9. Une mondialisation marquant le pas


La guerre en Ukraine et les sanctions imposées à l’encontre de la Russie mettent à rude
épreuve les chaînes d’approvisionnement et réorientent les flux commerciaux (les
exportations d’énergie prennent la route de Chine et de l’Inde plutôt que celle de l’Europe).
Cette guerre n’est que le plus récent écueil pour le commerce international, après la crise
sanitaire et le différend commercial entre les États-Unis et la Chine. Réunis, ces chocs
poussent les entreprises à passer à l’action et à accorder la priorité à la sécurité du commerce
plutôt qu’à son efficience. Pour ce faire, elles revoient leurs chaînes d’approvisionnement en
augmentant le nombre de leurs fournisseurs, en accumulant des stocks et en investissant dans
l’intégration verticale. Par ailleurs, les gouvernements adoptent de plus en plus des politiques
industrielles à l’intention des secteurs « stratégiques » afin de réduire leur dépendance
économique. Si, au final, de telles mesures rendent les entreprises plus résilientes, elles
entraînent des coûts supplémentaires importants, qui seront sans doute répercutés aux
consommateurs et aux contribuables. La fin de la mondialisation ne s’impose pas comme un
scénario allant de soi. Chose certaine, une transformation est en train de s’opérer. Pour une
nation commerçante comme le Canada, il est vital de comprendre comment elle évoluera.

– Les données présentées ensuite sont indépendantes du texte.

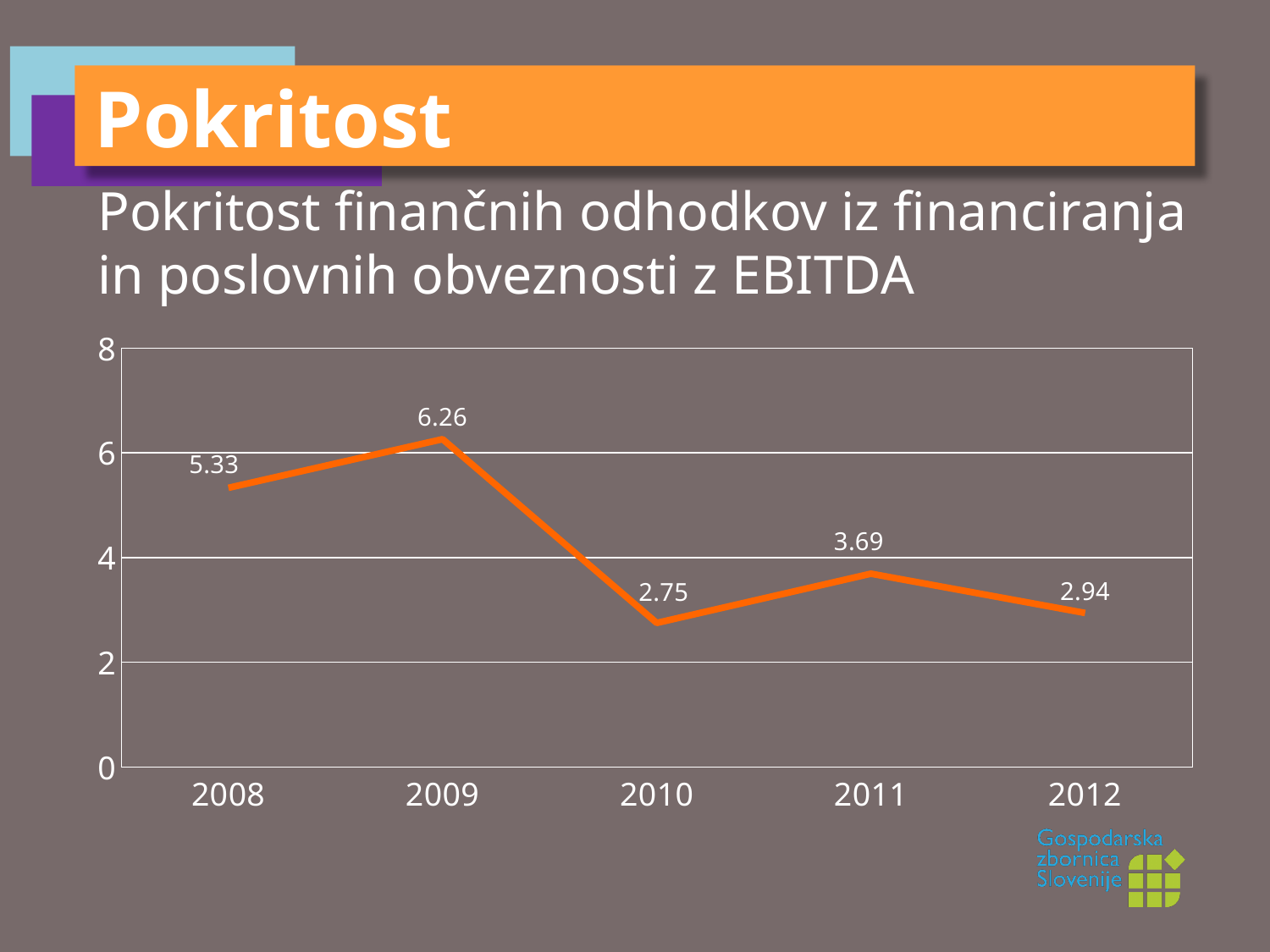
Is the value for 2008 greater or less than 4? greater Does the value rise or fall from 2009 to 2010? fall What is the value for 2008? 5.33 What is the value for 2009? 6.26 What is the value for 2012? 2.94 Which is larger, the value for 2011 or the value for 2012? 2011 What kind of chart is shown on the slide? line chart Which year has the lowest value? 2010 What is the title shown in the orange banner at the top of the slide? Pokritost How many years are plotted on the chart? 5 What is the difference between the values for 2009 and 2010? 3.51 Which year has the highest value? 2009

10. Vague de défauts chez les entreprises


Outre les marchés des capitaux et les entités souveraines, les entreprises représentent une
autre catégorie d’actifs à surveiller de près. L’économie mondiale a repris du poil de la bête
au deuxième trimestre de 2020 et de 2021, mais ces gains ont été réalisés aux prix d’une
hausse sensible de l’endettement des entreprises. Cet endettement a été favorisé par les
généreuses garanties sur les prêts consenties par les gouvernements et un coût d’emprunt à un
plancher inédit, les banques centrales déployant des programmes de relance monétaire en
abaissant les taux d’intérêt. Or, le repli économique – causé par les tensions inflationnistes et
les problèmes de la chaîne d’approvisionnement – et des conditions financières plus serrées
posent des risques pour les entreprises puisque les investisseurs se détournent des entreprises
endettées et exigent des rendements plus élevés.

L’accès facile aux marchés du crédit a permis aux entreprises « zombie » – à savoir celles qui
ne sont pas viables sur le plan financier – de survivre sans remplir des exigences en matière de
profitabilité et de productivité, et ce, en tirant parti des ressources des banques et des marchés
financiers. Selon certaines estimations, un cinquième des 3 000 plus grandes sociétés cotées
en Bourse seraient considéré comme des « zombie ». L’accès sans réserve aux marchés du
crédit étant révolu, alors que les gouvernements retirent leur soutien financier et que
l’économie ralentit la cadence, le risque à court terme d’une vague de défaut chez les
entreprises est une éventualité à laquelle les exportateurs canadiens doivent se préparer.